Muito ocasionalmente encontramos uma interpretação que consiga através de tão poucas palavras e de um conjunto de expressões que são também elas reprimidas encontrar um conjunto tão sentido de momentos que nos façam perceber toda a dinâmica de um corpo e de uma mente isolados dentro de si próprios... Vasilakis e a magnífica direcção imposta por Kyritsis captam toda essa agonizante tensão que nunca desaparece. Pelo contrário, ela é uma constante que teima em não desarmar.

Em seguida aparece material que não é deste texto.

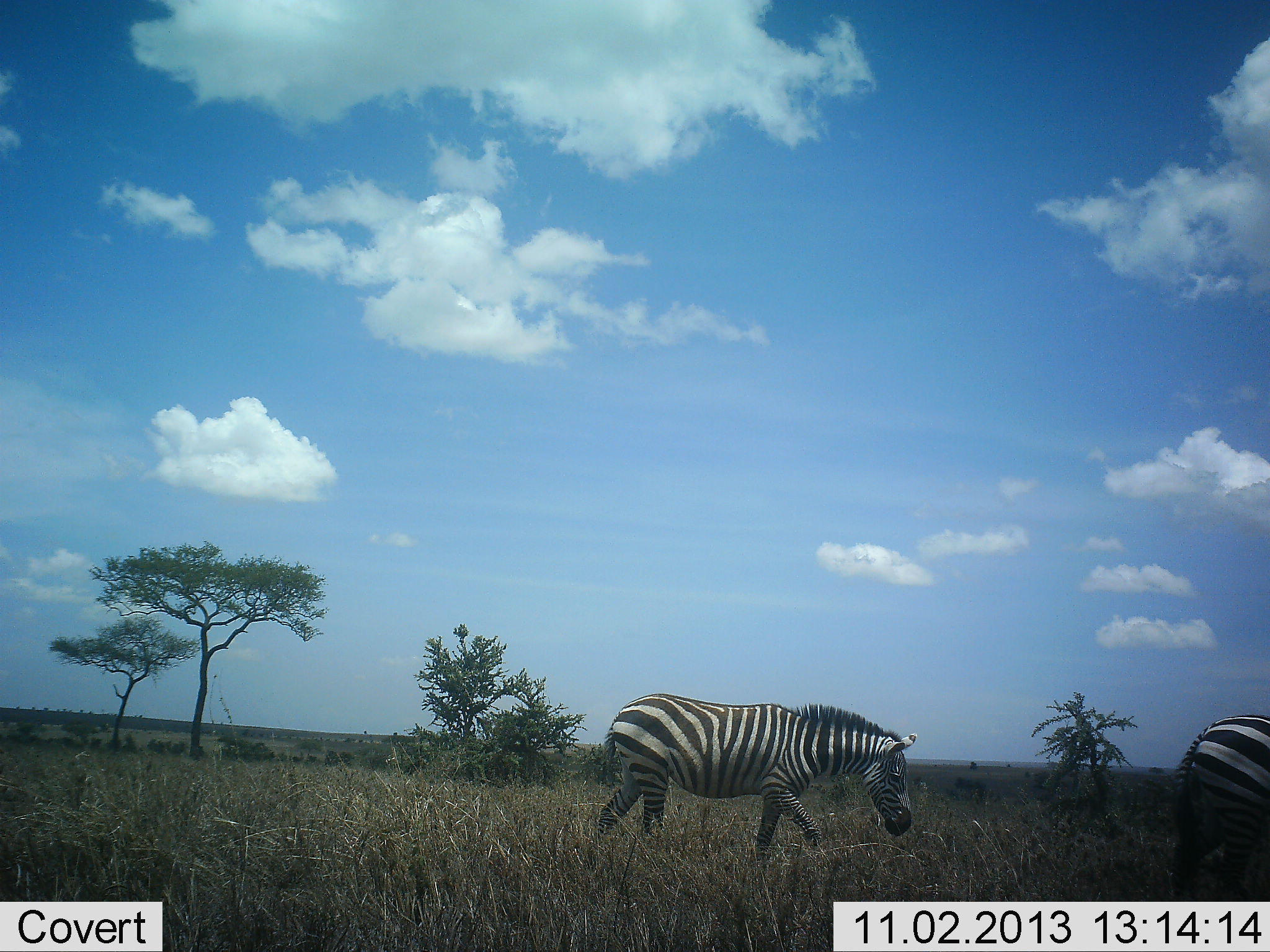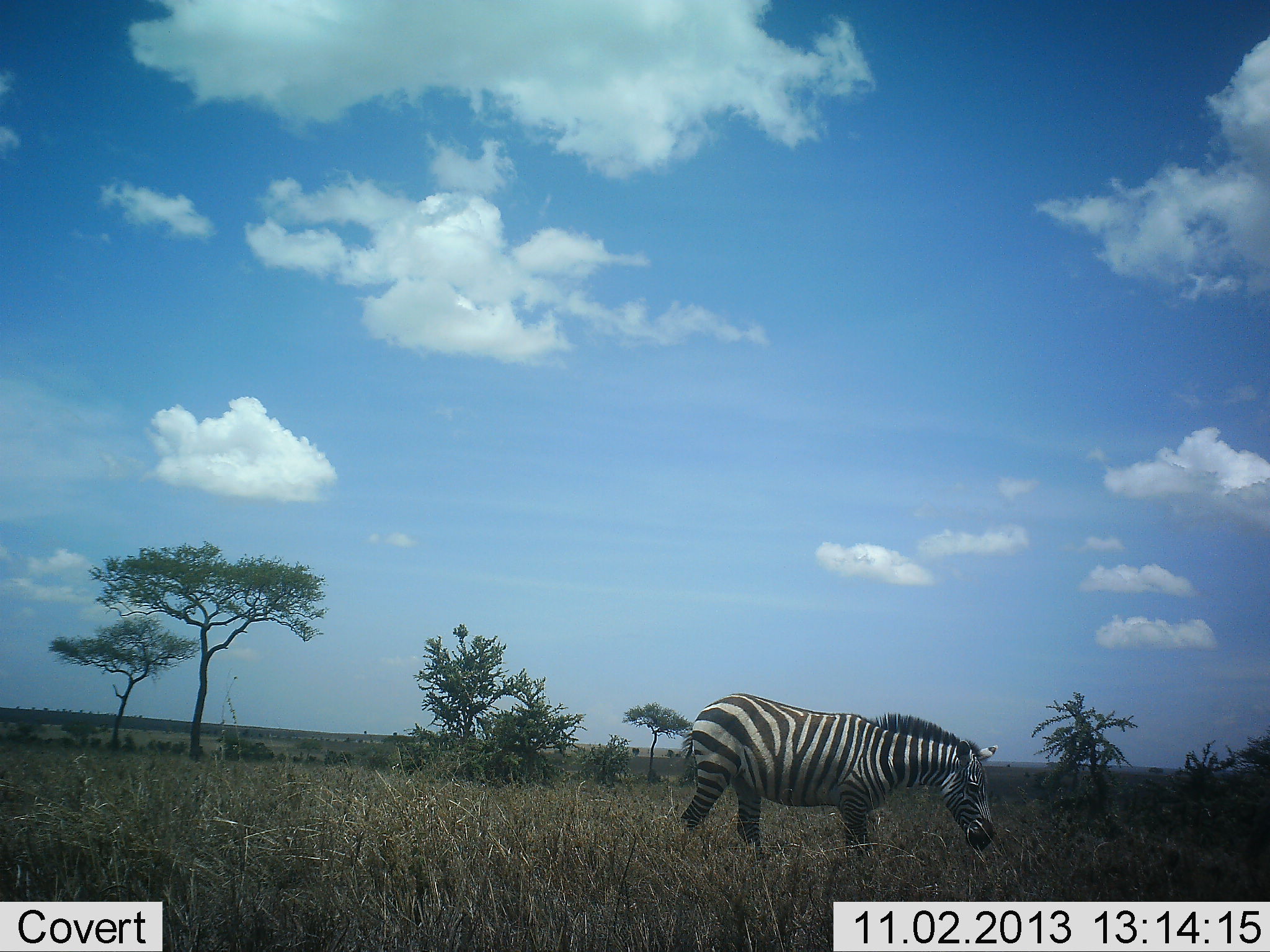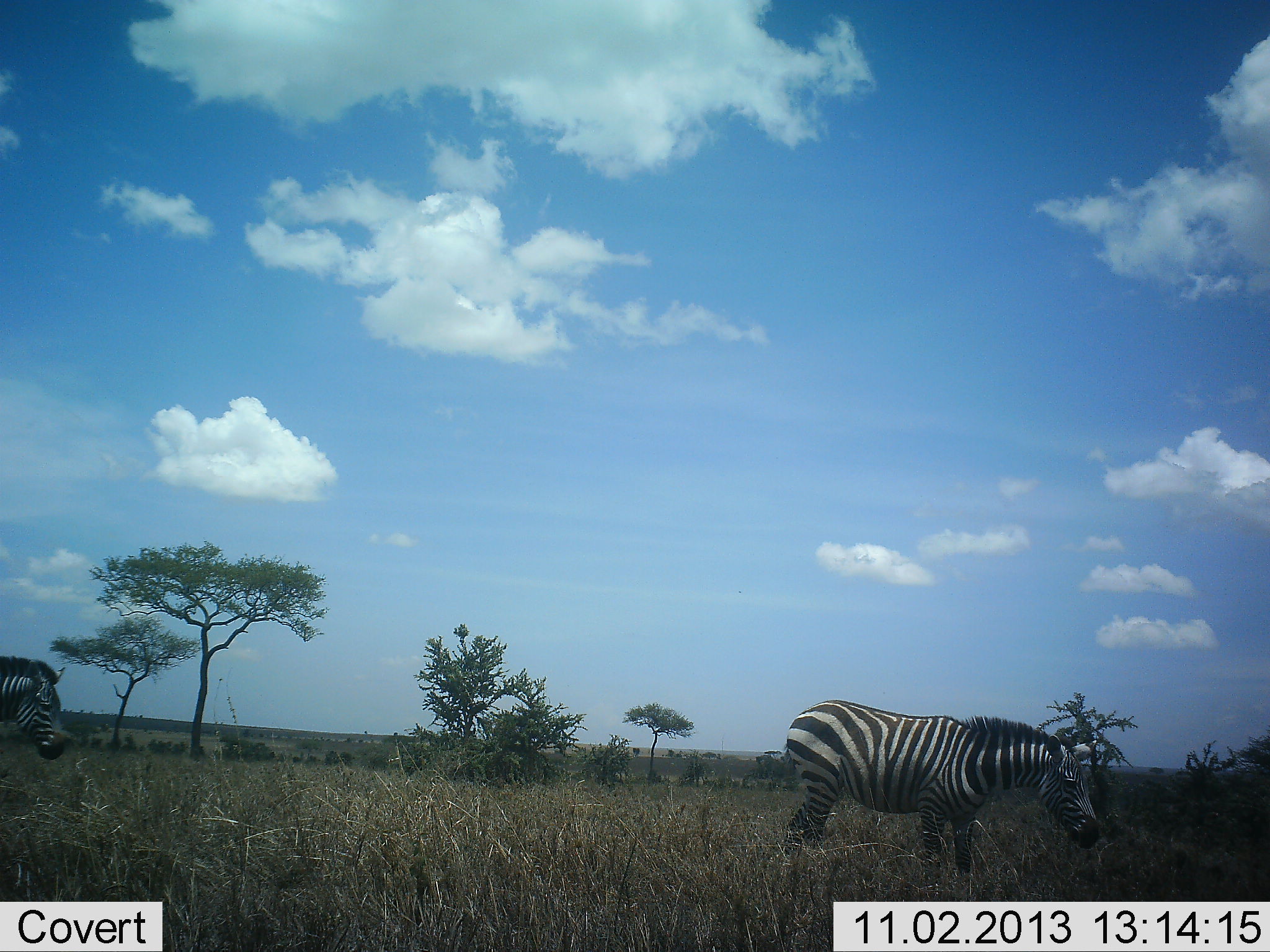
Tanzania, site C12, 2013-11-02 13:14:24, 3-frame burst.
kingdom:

É toda esta tensão que faz adivinhar uma inevitável espiral de violência que não é só marcada para o exterior mas também para o próprio "Christos" que se vê isolado pela impossibilidade de comunicar com uma mãe que de certa forma já não se encontra presente, de alguém confidente em quem confiar os seus mais íntimos segredos e de uma eventual ligação amorosa e sentimental que parecem distantes e impossíveis pela própria falta de aceitação que denota no trato com aquele que poderia sentir por ele o mesmo - sempre uma incerteza - mas que agora se prepara para partir. É então que ao entrar nessa espiral de auto-degradação (a maior violência que poderá perpretrar contra si próprio), que "Christos" embarca numa viagem nocturna sem fim ou destino possível para aquilo que sente ser a única forma de estar próximo de alguém e poder ter algum afecto - ainda que não o seja - com ocasionais encontros sexuais fortuitos, anónimos e potencialmente violentos.
No final o argumento de Kyritsis coloca ao espectador duas questões fundamentais... Primeiro o que acontece quando todo o mundo que conhecemos parece querer ruir lentamente retirando-nos todas as bases de segurança que até então conhecemos? E finalmente pergunta-nos ainda qual será a maior violência: aquela que assistimos e que é física ou, por sua vez, será maior a violência que a sociedade impõe ao colocar barreiras que o levaram a comportamentos socialmente apáticos e que aos poucos, lenta e consistentemente, levaram "Christos" a ser um pária sentimental?
Correndo o risco de utilizar um daqueles lugares comuns que por vezes tão mal caracterizam grandes filmes, mas este King Kong consegue ser um daqueles que nos encosta ao nosso lugar na sala de cinema impossibilitando-nos de sair de lá com grande ligeireza. Sim... é assim tão bom!